Relative Sizes, Jedediah Smith State Park

At a beautiful place called the Big Flat, a campground so remote as to be fifteen miles from the highway on neglected backroads that went from smooth blacktop to grainy hardcourt and eventually to dirt, I made camp. Unable to shake the image of that one solitary redwood on the road down I doubled back, judging there still to be time in the day. Back close to the Redwood Highway, I took the rear entrance into Jedediah Smith State Park, where some of the most impressive redwoods still call a grove a home (often and elsewhere they cut lonely figures surrounded by little conifer companions). There I parked. Everyone had gone home. Along what was probably once a timber truck road, I walked, craning my neck ever up. Being human had never felt less remarkable. Now the close of day, twilight filled the spaces between redwood after redwood after redwood, each varying in size, from gigantic to galactic.
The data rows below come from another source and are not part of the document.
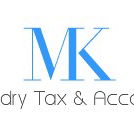 McKendry Tax  Accounting - Mackay Accountants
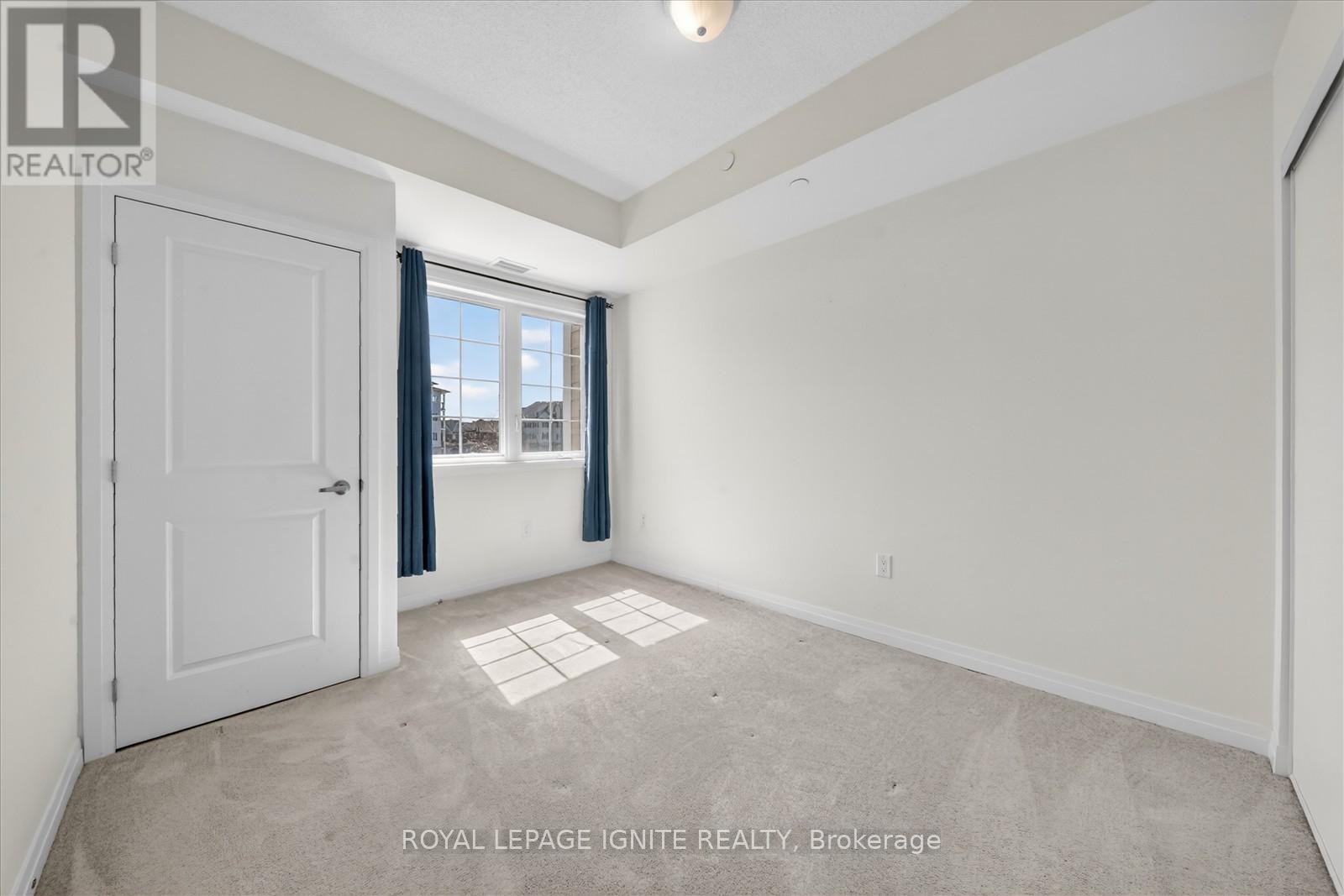 215 - 80 Shipway Avenue, Clarington (Newcastle), Ontario  L1B 0V8 - Photo 22 - E13035190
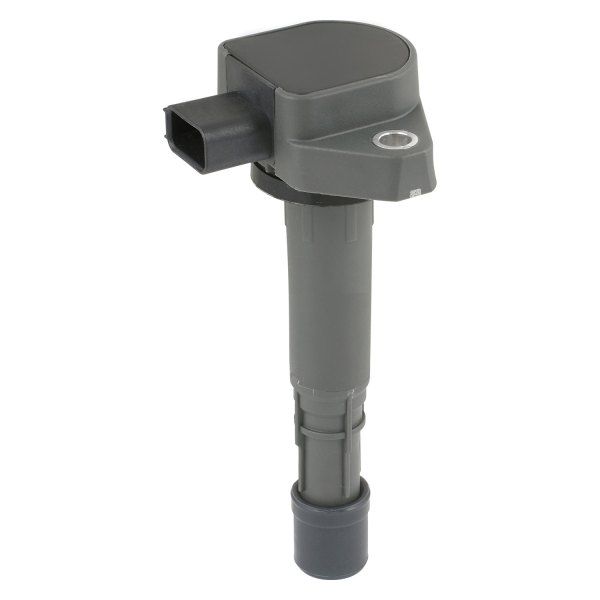 ProConnect® Honda Civic 1.7L CNG / Gas 2002 Prestolite™ Direct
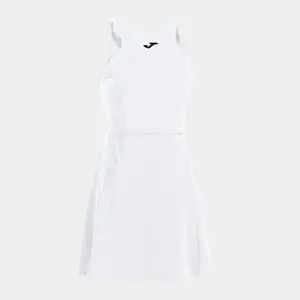 Women's Tournament Dress Joma image-5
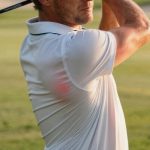 Can You Play Golf With a Torn Rotator Cuff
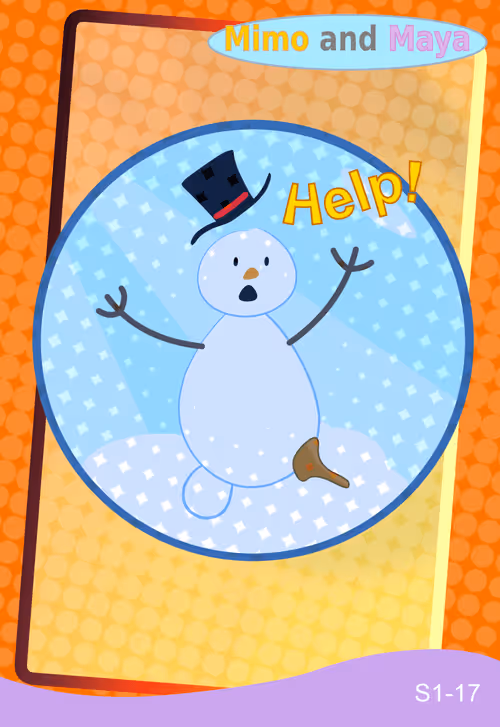 Item #76701320298752916077475793481152360174540966237880966784363352408747814158535 Media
To my surprise, being two-hundred feet and shallow rooted didn’t prevent them thriving on steep hillsides. It was intuitive to think that the loftier a thing rises the deeper it send its roots. Yet, everything about these ancient evergreens ran counter-intuitive. Nothing ought to be that tall nor nothing that old. Nothing that tall should grow on a gradient. As for their roots The reason redwoods reached for the sky was, I read, because the morning fog is where they tapped the moisture needed to grow the flaky bark that insulates them so well against the ravages of fire (fire which they periodically need to reproduce). They knew not to find the millions of tonnes of water needed for their capillaries in the soil, soil which was often parched and nutrient-depleted. So the root system grew shallow and outward, coiling above and below ground around whatever happened to be there.

kids strolling amid the tall trees, JS State Park

Instantly, it became clear that what I was seeing was wondrous. A man regresses to boyhood when his eyes behold a thing of wonder. He asks how something can be, just as he did ad nauseam to himself and his puzzled parents when he was five-years old. With full moons for eyeballs he asks the tree how it came to be like nothing else he’s ever seen. He knows his kind built towers larger than nature constructed trees. Still, on this road to Stout Grove, with nothing but silent giants for company, he dismisses the mile-high towers because engineering can explain them. Much as they strive to fire human imagination, not the sky-piercing needle of Dubai’s Burj Khalifa nor the art deco finesse of Manhattan”s Chrysler Building can qualify as an eighth wonder of the world in the manner these mysterious objects can.

Any adult lucky to be a small boy when the Star Wars Trilogy hit the screens in the late 1970s and early 80s will remember Endor. Dizzying pursuits on hover-bikes through the forest of Endor left an indelible mark on mine and many a schoolboy’s imagination. Of course, all of it was conceived in the mind of George Lucas. It was his brainchild. Or so we presumed. For years I harboured that belief. Lucas could visualise worlds few others were privy to. Little did I know then that George Lucas was a native of California and likely familiar with the tall trees of Northern California. The realisation that Endor was nature’s brainchild and not his, that his inspiration was mine to share, was a consolation.

Kids measuring tree girth, Stout Grove, Jedediah Smith State Park

I knew there and then that evening as I glided along that timber road in a dream-like state some things were worth the effort of living for, if only to see repeatedly for the first time. Why the coastal redwoods can stake a claim – not that they care to – to being a bona fide wonder of the natural world was borne witness the following morn when in the hallowed light of a California day I looked upon those trunks again for the first time. When I thought that was merely coincidence, i stayed again at Jedediah Smith state park and this time paid a king’s ransom to pitch up inches from the base of a young redwood. On the third morning since first laying eyes on the world’s gentle giants, crawling out of that tent I gazed again in the same resplendent light and once again craned my neck to breaking point, jaw slacked both in incredulity and paralyzed joy, only to see the mighty redwood again for the first time.